_EXERCISE INSTRUCTIONS:_
(a) Answer these questions from the EviPlant article:
(i) What do the base disk images contain?
(ii) Where does the diffing process store the modified artefacts and associated metadata?
(iii) Why might storing and distributing a challenge image be impossible in an online/distance learning scenario?
(b) Copy out the listing that follows the EviPlant article word for word, leaving the pictures out.

_SOURCE:_
Article
EviPlant: An Efficient Digital Forensic Challenge Creation, Manipulation, and Distribution Solution
Contribution Summary
EviPlant is a system designed to address the challenges of creating, manipulating, storing, and distributing digital forensic challenges for education and training. The system relies on the initial distribution of base disk images, which contain solely bare operating systems. Educators can then boot the base system, emulate the desired activity, and perform a diffing process to extract modified artefacts and associated metadata, which are stored in an evidence package. This approach reduces the need for large, full-image files and makes it easier to distribute challenges to students. EviPlant also allows for the creation of evidence packages for different personas, wear-and-tear, and emulated crimes, making it a versatile tool for digital forensic education and training.
Keywords: Digital forensics education; Forensic corpora; Digital forensic challenges; Evidence injection; Tool testing and validation; Digital forensic challenge creation; Malware analysis
Abstract
Education and training in digital forensics requires a variety of suitable challenge corpora containing realistic features including regular wear-and-tear, background noise, and the actual digital traces to be discovered during investigation. Typically, the creation of these challenges requires overly arduous effort on behalf of the educator to ensure their viability. Once created, the challenge image needs to be stored and distributed to a class for practical training. This storage and distribution step requires significant resources and time and may not even be possible in an online/distance learning scenario due to the data sizes involved. As part of this paper, we introduce a more capable methodology and system to current approaches. EviPlant is a system designed for the efficient creation, manipulation, storage and distribution of challenges for digital forensics education and training. The system relies on the initial distribution of base disk images, i.e., images containing solely bare operating systems. In order to create challenges for students, educators can boot the base system, emulate the desired activity and perform a diffing of resultant image and the base image. This diffing process extracts the modified artefacts and associated metadata and stores them in an evidence package. Evidence packages can be created for different personas, different wear-and-tear, different emulated crimes, etc., and multiple evidence packages can be distributed to students and integrated with the base images. A number of advantages and additional functionality over the current approaches are discussed that emerge as a result of using EviPlant.

Questions about pictured scenes:
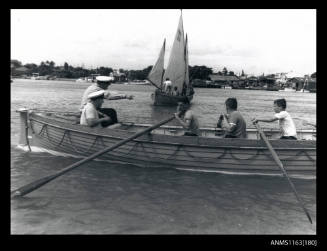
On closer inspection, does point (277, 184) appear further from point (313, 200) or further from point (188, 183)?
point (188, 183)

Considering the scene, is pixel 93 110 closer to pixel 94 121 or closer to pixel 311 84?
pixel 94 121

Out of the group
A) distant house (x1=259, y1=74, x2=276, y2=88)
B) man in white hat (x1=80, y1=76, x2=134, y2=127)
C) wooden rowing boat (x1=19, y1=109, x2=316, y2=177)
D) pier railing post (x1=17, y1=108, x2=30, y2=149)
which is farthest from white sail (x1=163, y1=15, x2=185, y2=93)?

_WORKED ANSWERS:_
(a)
(i) Solely bare operating systems.
(ii) In an evidence package.
(iii) Because of the data sizes involved.

(b)
On closer inspection, does point (277, 184) appear further from point (313, 200) or further from point (188, 183)?
point (188, 183)

Considering the scene, is pixel 93 110 closer to pixel 94 121 or closer to pixel 311 84?
pixel 94 121

Out of the group
A) distant house (x1=259, y1=74, x2=276, y2=88)
B) man in white hat (x1=80, y1=76, x2=134, y2=127)
C) wooden rowing boat (x1=19, y1=109, x2=316, y2=177)
D) pier railing post (x1=17, y1=108, x2=30, y2=149)
which is farthest from white sail (x1=163, y1=15, x2=185, y2=93)?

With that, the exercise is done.